◆ Written instruction ◆
All of the data must be printed exactly; please include every line.

◆ Raw data ◆
........
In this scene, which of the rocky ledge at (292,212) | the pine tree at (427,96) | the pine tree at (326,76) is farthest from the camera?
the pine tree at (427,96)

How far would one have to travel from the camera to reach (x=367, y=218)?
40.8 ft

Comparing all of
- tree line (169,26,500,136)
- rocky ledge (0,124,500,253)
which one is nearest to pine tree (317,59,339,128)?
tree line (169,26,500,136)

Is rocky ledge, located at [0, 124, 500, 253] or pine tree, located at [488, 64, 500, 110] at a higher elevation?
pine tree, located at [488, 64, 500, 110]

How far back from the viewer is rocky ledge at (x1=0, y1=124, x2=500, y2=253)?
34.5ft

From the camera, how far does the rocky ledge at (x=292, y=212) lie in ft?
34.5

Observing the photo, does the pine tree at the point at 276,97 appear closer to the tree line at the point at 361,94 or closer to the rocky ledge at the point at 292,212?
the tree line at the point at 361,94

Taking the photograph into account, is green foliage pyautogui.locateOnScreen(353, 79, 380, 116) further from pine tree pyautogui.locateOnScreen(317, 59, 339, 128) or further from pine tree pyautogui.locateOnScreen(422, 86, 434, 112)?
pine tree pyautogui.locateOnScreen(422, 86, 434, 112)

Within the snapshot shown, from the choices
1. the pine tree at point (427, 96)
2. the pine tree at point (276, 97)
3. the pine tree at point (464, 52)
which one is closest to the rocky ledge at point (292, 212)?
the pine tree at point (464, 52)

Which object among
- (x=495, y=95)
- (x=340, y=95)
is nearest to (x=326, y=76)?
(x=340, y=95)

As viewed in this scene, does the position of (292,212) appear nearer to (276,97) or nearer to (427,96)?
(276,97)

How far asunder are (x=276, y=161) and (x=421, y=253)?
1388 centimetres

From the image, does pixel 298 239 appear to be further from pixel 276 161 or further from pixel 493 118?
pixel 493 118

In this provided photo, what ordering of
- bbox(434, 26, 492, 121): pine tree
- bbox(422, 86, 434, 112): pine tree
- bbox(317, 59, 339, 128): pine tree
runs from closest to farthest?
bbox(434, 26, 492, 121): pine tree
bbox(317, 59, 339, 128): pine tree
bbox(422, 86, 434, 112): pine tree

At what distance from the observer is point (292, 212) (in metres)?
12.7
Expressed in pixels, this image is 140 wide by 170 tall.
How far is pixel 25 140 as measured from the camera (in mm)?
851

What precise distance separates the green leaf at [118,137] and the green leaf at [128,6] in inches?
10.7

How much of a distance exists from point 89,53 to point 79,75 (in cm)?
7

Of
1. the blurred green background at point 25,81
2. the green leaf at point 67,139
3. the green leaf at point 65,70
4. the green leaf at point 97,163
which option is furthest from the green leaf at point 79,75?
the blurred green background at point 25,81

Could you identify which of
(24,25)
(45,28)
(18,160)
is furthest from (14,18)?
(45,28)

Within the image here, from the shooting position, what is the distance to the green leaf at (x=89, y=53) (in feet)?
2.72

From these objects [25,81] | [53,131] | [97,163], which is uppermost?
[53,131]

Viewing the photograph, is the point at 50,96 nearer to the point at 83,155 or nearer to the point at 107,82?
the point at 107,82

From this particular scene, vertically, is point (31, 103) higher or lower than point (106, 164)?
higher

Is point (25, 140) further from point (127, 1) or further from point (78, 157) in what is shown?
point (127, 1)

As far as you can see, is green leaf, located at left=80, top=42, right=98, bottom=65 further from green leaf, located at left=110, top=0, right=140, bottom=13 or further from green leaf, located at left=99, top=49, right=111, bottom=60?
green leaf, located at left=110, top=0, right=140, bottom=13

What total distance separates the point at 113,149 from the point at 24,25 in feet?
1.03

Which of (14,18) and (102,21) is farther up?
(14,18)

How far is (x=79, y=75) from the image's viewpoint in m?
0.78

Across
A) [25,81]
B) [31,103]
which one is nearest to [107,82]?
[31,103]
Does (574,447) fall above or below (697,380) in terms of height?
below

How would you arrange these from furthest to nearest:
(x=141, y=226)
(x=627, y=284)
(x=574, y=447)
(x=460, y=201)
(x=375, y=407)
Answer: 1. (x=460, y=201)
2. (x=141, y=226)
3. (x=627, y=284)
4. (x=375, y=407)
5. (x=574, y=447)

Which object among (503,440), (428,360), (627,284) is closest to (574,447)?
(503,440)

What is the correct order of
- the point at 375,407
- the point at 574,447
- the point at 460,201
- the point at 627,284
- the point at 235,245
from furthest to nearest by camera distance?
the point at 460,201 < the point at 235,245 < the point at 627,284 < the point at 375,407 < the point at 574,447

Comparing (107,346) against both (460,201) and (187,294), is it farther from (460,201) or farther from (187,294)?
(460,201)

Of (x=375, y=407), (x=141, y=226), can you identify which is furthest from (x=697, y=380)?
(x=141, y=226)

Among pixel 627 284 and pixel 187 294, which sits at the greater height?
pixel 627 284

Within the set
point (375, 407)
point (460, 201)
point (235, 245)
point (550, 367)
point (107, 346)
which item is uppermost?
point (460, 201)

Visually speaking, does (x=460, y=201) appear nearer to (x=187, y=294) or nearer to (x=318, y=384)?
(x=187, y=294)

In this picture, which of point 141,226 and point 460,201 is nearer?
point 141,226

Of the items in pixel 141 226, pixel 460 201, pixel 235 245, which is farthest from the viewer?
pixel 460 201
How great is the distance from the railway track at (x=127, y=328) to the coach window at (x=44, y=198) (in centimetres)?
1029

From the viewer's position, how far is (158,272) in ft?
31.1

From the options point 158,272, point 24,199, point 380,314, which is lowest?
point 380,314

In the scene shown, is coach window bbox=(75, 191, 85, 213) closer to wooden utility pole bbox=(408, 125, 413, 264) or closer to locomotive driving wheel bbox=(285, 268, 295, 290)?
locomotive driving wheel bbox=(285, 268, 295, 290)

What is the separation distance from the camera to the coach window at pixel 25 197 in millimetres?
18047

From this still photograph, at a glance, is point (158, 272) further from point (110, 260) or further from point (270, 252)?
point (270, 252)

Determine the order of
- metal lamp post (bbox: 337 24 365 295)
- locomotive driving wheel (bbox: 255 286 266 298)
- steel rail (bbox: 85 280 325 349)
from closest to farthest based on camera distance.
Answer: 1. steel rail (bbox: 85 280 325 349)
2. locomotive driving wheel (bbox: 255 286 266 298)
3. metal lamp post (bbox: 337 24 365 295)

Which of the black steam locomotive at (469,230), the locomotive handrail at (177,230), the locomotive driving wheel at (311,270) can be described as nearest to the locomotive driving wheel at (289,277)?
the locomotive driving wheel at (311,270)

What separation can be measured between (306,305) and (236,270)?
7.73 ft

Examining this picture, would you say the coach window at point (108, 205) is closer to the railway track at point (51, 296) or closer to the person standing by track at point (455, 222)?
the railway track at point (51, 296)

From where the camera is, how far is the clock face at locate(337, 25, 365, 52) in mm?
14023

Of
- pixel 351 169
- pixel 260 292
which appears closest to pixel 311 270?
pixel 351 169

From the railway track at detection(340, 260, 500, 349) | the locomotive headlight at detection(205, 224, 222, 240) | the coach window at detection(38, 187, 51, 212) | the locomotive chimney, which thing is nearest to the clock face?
........
◆ Solution for this exercise ◆
In this scene, which of the rocky ledge at (292,212) | the pine tree at (427,96) | the pine tree at (326,76) is farthest from the camera?
the pine tree at (427,96)

How far would one have to travel from the camera to reach (x=367, y=218)?
40.8 ft

Comparing all of
- tree line (169,26,500,136)
- rocky ledge (0,124,500,253)
which one is nearest to pine tree (317,59,339,128)?
tree line (169,26,500,136)

Is rocky ledge, located at [0, 124, 500, 253] or pine tree, located at [488, 64, 500, 110] at a higher elevation?
pine tree, located at [488, 64, 500, 110]

How far back from the viewer is rocky ledge at (x1=0, y1=124, x2=500, y2=253)?
34.5ft

From the camera, how far does the rocky ledge at (x=292, y=212) lie in ft?
34.5

Observing the photo, does the pine tree at the point at 276,97 appear closer to the tree line at the point at 361,94 or closer to the rocky ledge at the point at 292,212?
the tree line at the point at 361,94

Taking the photograph into account, is green foliage pyautogui.locateOnScreen(353, 79, 380, 116) further from pine tree pyautogui.locateOnScreen(317, 59, 339, 128) or further from pine tree pyautogui.locateOnScreen(422, 86, 434, 112)?
pine tree pyautogui.locateOnScreen(422, 86, 434, 112)

Within the snapshot shown, from the choices
1. the pine tree at point (427, 96)
2. the pine tree at point (276, 97)
3. the pine tree at point (464, 52)
which one is closest to the rocky ledge at point (292, 212)?
the pine tree at point (464, 52)

Which object among
- (x=495, y=95)
- (x=340, y=95)
is nearest to (x=326, y=76)?
(x=340, y=95)

As viewed in this scene, does the position of (292,212) appear nearer to (276,97) or nearer to (427,96)?
(276,97)

How far asunder are (x=276, y=161) and (x=421, y=253)?
1388 centimetres

From the image, does pixel 298 239 appear to be further from pixel 276 161 or further from pixel 493 118?
pixel 493 118

In this provided photo, what ordering of
- bbox(434, 26, 492, 121): pine tree
- bbox(422, 86, 434, 112): pine tree
- bbox(317, 59, 339, 128): pine tree
runs from closest to farthest?
bbox(434, 26, 492, 121): pine tree
bbox(317, 59, 339, 128): pine tree
bbox(422, 86, 434, 112): pine tree

At what distance from the observer is point (292, 212) (in metres)?
12.7
Expressed in pixels, this image is 140 wide by 170 tall.
How far is pixel 25 140 as measured from the camera (in mm)?
851

What precise distance separates the green leaf at [118,137] and the green leaf at [128,6] in inches?
10.7

How much of a distance exists from point 89,53 to point 79,75 (in cm)?
7

Of
1. the blurred green background at point 25,81
2. the green leaf at point 67,139
3. the green leaf at point 65,70
4. the green leaf at point 97,163
which option is furthest from the green leaf at point 79,75?
the blurred green background at point 25,81

Could you identify which of
(24,25)
(45,28)
(18,160)
is furthest from (14,18)?
(45,28)

Within the image here, from the shooting position, what is the distance to the green leaf at (x=89, y=53) (in feet)?
2.72

From these objects [25,81] | [53,131] | [97,163], which is uppermost?
[53,131]

Viewing the photograph, is the point at 50,96 nearer to the point at 83,155 or nearer to the point at 107,82?
the point at 107,82

From this particular scene, vertically, is point (31, 103) higher or lower than point (106, 164)?
higher

Is point (25, 140) further from point (127, 1) or further from point (78, 157) in what is shown?
point (127, 1)

As far as you can see, is green leaf, located at left=80, top=42, right=98, bottom=65 further from green leaf, located at left=110, top=0, right=140, bottom=13 or further from green leaf, located at left=99, top=49, right=111, bottom=60?
green leaf, located at left=110, top=0, right=140, bottom=13

What total distance separates the point at 113,149 from the point at 24,25 in feet?
1.03

Which of (14,18) and (102,21) is farther up?
(14,18)

How far is (x=79, y=75) from the image's viewpoint in m?
0.78

Across
A) [25,81]
B) [31,103]
which one is nearest to [107,82]?
[31,103]
Does (574,447) fall above or below (697,380) in terms of height?
below

How would you arrange these from furthest to nearest:
(x=141, y=226)
(x=627, y=284)
(x=574, y=447)
(x=460, y=201)
(x=375, y=407)
Answer: 1. (x=460, y=201)
2. (x=141, y=226)
3. (x=627, y=284)
4. (x=375, y=407)
5. (x=574, y=447)

Which object among (503,440), (428,360), (627,284) is closest to (574,447)?
(503,440)

What is the correct order of
- the point at 375,407
- the point at 574,447
- the point at 460,201
- the point at 627,284
- the point at 235,245
from furthest to nearest by camera distance?
the point at 460,201 < the point at 235,245 < the point at 627,284 < the point at 375,407 < the point at 574,447

Comparing (107,346) against both (460,201) and (187,294), is it farther from (460,201) or farther from (187,294)?
(460,201)

Of (x=375, y=407), (x=141, y=226), can you identify which is furthest from (x=697, y=380)?
(x=141, y=226)

Among pixel 627 284 and pixel 187 294, which sits at the greater height?
pixel 627 284

Within the set
point (375, 407)
point (460, 201)
point (235, 245)
point (550, 367)
point (107, 346)
which item is uppermost?
point (460, 201)

Visually speaking, does (x=460, y=201) appear nearer to (x=187, y=294) or nearer to (x=318, y=384)?
(x=187, y=294)

In this picture, which of point 141,226 and point 460,201 is nearer?
point 141,226

Of the items in pixel 141 226, pixel 460 201, pixel 235 245, which is farthest from the viewer?
pixel 460 201
How great is the distance from the railway track at (x=127, y=328) to the coach window at (x=44, y=198) (in centimetres)?
1029

From the viewer's position, how far is (158,272) in ft?
31.1

From the options point 158,272, point 24,199, point 380,314, which is lowest?
point 380,314

In the scene shown, is coach window bbox=(75, 191, 85, 213) closer to wooden utility pole bbox=(408, 125, 413, 264) or closer to locomotive driving wheel bbox=(285, 268, 295, 290)?
locomotive driving wheel bbox=(285, 268, 295, 290)

What is the separation distance from the camera to the coach window at pixel 25 197 in millimetres?
18047

From this still photograph, at a glance, is point (158, 272) further from point (110, 260) or further from point (270, 252)?
point (270, 252)

Determine the order of
- metal lamp post (bbox: 337 24 365 295)
- locomotive driving wheel (bbox: 255 286 266 298)
- steel rail (bbox: 85 280 325 349)
from closest to farthest based on camera distance.
Answer: 1. steel rail (bbox: 85 280 325 349)
2. locomotive driving wheel (bbox: 255 286 266 298)
3. metal lamp post (bbox: 337 24 365 295)

Which of the black steam locomotive at (469,230), the locomotive handrail at (177,230), the locomotive driving wheel at (311,270) can be described as nearest to the locomotive driving wheel at (289,277)?
the locomotive driving wheel at (311,270)

What separation can be measured between (306,305) and (236,270)?
7.73 ft

Examining this picture, would you say the coach window at point (108, 205) is closer to the railway track at point (51, 296) or closer to the person standing by track at point (455, 222)?
the railway track at point (51, 296)

From where the camera is, how far is the clock face at locate(337, 25, 365, 52) in mm?
14023

Of
- pixel 351 169
- pixel 260 292
which appears closest to pixel 311 270?
pixel 351 169

From the railway track at detection(340, 260, 500, 349) | the locomotive headlight at detection(205, 224, 222, 240) | the coach window at detection(38, 187, 51, 212) | the locomotive chimney, which thing is nearest to the clock face?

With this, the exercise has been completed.